18:49 jeffreykegler IIRC, the defaults make omitting $pos convenient.   But you can also specify it explicitly.
18:50 jeffreykegler To be 100%, the lexeme_read description is not exactly as clear as an Alpine lake on this topic.  I'll have to look at that.
18:51 jeffreykegler rns: I'm talking about this sentence in the lexeme_read description:
18:51 jeffreykegler "Current location in the input stream is moved to the place where read() paused or, if it never pauses, to $start+$length."

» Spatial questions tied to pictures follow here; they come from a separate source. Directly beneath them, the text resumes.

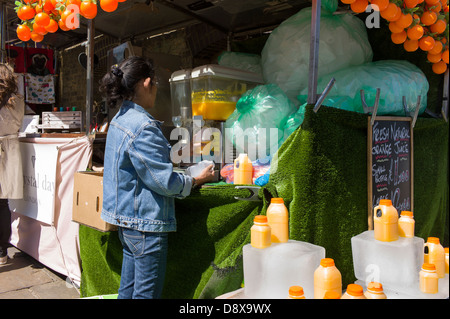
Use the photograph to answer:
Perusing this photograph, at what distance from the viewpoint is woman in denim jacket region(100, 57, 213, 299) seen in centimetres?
193

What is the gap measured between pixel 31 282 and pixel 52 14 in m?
2.43

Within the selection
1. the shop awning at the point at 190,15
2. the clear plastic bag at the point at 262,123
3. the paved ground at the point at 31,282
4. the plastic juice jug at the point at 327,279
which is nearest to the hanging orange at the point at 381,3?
the clear plastic bag at the point at 262,123

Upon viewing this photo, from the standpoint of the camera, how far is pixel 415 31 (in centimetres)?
260

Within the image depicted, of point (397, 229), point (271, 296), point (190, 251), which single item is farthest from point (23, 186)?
point (397, 229)

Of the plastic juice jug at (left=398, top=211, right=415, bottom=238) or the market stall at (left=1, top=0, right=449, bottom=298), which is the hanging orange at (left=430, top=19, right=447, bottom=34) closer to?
the market stall at (left=1, top=0, right=449, bottom=298)

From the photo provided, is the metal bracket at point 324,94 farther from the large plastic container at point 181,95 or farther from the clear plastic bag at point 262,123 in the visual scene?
the large plastic container at point 181,95

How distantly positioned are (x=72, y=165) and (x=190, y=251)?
154 cm

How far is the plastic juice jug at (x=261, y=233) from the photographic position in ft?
6.07

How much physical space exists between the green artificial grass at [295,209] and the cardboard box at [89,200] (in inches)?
11.1

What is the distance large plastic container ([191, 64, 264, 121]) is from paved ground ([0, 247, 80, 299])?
197cm

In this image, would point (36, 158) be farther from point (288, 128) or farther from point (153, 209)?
point (288, 128)

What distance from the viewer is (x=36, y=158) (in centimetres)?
372

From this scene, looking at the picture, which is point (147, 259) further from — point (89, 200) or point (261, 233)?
point (89, 200)

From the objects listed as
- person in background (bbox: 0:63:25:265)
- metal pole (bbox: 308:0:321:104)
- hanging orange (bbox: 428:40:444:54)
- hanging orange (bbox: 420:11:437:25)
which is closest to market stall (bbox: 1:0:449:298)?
metal pole (bbox: 308:0:321:104)
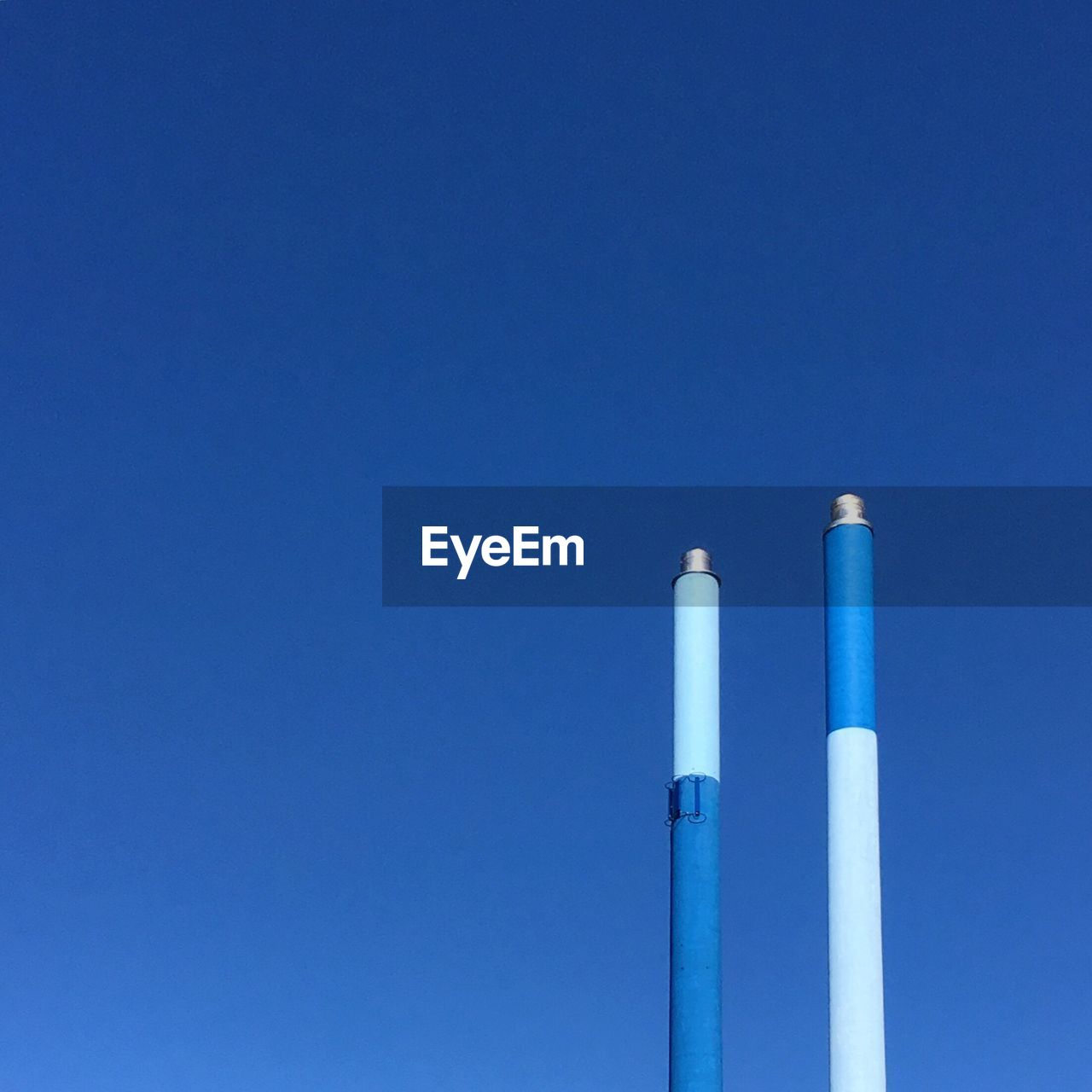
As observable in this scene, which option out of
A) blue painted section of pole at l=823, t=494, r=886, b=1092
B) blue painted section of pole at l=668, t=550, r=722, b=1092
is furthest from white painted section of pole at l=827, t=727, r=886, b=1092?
blue painted section of pole at l=668, t=550, r=722, b=1092

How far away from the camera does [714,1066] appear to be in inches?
1389

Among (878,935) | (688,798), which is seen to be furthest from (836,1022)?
(688,798)

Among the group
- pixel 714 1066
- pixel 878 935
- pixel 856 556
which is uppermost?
pixel 856 556

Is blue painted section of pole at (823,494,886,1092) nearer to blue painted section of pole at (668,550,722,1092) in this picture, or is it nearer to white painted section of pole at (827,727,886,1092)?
white painted section of pole at (827,727,886,1092)

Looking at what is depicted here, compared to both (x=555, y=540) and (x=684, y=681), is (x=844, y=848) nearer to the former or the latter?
(x=684, y=681)

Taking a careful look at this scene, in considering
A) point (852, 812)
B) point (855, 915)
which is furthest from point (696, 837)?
point (855, 915)

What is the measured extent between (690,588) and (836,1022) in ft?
31.5

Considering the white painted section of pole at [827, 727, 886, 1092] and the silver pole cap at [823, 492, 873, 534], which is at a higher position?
the silver pole cap at [823, 492, 873, 534]

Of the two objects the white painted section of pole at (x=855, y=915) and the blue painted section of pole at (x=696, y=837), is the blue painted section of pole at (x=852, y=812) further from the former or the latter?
the blue painted section of pole at (x=696, y=837)

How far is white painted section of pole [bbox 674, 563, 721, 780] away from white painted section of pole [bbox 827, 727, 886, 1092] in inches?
98.9

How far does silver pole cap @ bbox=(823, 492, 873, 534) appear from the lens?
38.6 meters

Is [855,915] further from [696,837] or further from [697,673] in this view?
[697,673]

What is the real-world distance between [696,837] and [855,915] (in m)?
3.55

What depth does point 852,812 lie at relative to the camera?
3609 centimetres
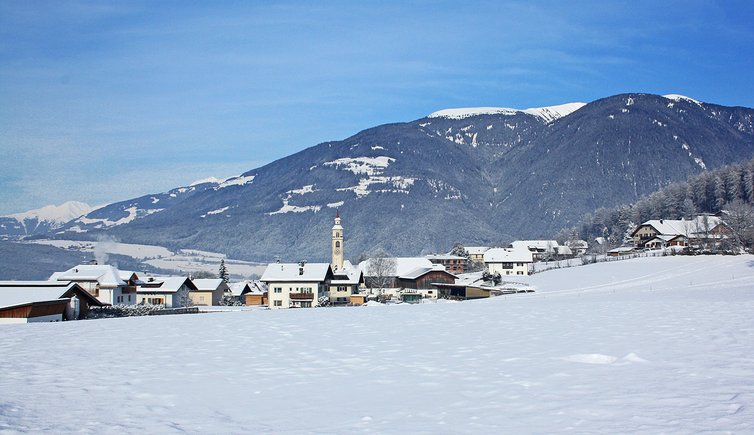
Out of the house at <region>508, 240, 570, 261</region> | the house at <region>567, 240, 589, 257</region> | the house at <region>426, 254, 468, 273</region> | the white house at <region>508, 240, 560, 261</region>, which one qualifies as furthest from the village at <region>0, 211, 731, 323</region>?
the house at <region>426, 254, 468, 273</region>

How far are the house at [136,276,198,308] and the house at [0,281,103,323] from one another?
35753 mm

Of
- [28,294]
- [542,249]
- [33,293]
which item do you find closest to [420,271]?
[542,249]


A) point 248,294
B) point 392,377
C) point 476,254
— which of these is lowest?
point 392,377

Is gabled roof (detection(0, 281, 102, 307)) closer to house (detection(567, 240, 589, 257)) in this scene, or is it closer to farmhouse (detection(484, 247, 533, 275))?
farmhouse (detection(484, 247, 533, 275))

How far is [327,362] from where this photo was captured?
18.9m

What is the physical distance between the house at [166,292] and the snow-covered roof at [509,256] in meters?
61.8

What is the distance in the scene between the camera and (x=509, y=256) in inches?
5217

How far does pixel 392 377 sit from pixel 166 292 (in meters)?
78.7

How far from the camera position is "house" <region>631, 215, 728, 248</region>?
126600 mm

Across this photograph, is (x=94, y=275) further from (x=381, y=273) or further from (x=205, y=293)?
(x=381, y=273)

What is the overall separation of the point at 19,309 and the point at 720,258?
2983 inches

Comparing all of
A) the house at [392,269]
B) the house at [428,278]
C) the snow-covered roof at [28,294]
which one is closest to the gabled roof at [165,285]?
the house at [392,269]

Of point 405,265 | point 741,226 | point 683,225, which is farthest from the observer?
point 683,225

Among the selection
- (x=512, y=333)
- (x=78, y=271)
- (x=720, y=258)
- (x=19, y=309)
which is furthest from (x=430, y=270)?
(x=512, y=333)
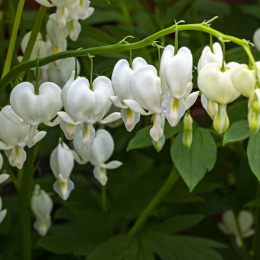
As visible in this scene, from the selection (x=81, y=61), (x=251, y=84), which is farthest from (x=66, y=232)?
(x=251, y=84)

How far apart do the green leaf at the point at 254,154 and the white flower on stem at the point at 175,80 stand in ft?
0.77

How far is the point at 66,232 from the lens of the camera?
1.30 meters

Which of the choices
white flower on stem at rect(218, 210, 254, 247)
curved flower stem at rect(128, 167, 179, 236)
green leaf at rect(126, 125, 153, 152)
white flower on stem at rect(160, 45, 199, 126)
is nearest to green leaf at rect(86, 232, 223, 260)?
curved flower stem at rect(128, 167, 179, 236)

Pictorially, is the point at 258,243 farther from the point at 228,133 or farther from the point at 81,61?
the point at 81,61

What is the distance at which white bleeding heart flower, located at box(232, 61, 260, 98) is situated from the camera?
65cm

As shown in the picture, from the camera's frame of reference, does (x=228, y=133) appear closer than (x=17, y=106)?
No

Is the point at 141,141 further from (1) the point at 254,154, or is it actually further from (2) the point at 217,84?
(2) the point at 217,84

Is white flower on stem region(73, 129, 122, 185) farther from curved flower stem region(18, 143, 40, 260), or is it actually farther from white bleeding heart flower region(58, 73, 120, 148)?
white bleeding heart flower region(58, 73, 120, 148)

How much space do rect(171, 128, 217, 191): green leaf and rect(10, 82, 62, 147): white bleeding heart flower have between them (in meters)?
0.27

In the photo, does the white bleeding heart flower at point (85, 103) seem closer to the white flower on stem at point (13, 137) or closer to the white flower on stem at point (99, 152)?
the white flower on stem at point (13, 137)

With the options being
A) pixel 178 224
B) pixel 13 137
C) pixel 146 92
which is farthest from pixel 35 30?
pixel 178 224

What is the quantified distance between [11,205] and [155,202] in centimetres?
40

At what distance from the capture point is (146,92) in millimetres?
741

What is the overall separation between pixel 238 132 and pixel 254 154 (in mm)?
73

18:52 jeffreykegler I wonder if that's a cut and paste error.  If it's not, at a minimum I have to make it clearer -- if I can't understand the doc I can't expect anyone else to.
19:01 rns Well, I admit to not reading the doc much, just working from code examples.
19:03 jeffreykegler I think what that should be is:
19:05 jeffreykegler "If lexeme_read() pauses due to an event, current location in the input stream is moved to the place where lexeme_read() paused.  If lexeme_read() does not trigger an event, current location is moved to $start+$length."
19:07 jeffreykegler If you're doing lexeme_read(), events are probably a nuisance, since you're doing everything by hand anyway, but they occur, just the same as for read() and resume()
19:08 rns The doc says above "Completion named events can occur during the lexeme_read() method. Named events can be queried using the Scanless recognizer's events() method."
19:09 rns So yes, http://irclog.perlgeek.de/marpa/2014-09-17#i_9373957 makes more sense to me
19:10 jeffreykegler AFK.  Looks like I'll have some doc touch-ups to work on when I get back. :-)
19:12 rns BTW, the code underlying the doc (or vice versa) seems to be this — https://github.com/jeffreykegler/Marpa--R2/blob/master/cpan/t/sl_dyck.t#L70
19:22 rns kkrev: re http://irclog.perlgeek.de/marpa/2014-09-17#i_9373523 — if you s/unstructured_text_char ::= [\s\S]/unstructured_text_char ~ [\s\S]/, the list of lists becomes the list of chars that must use less RAM and perhaps will suffice for you needs.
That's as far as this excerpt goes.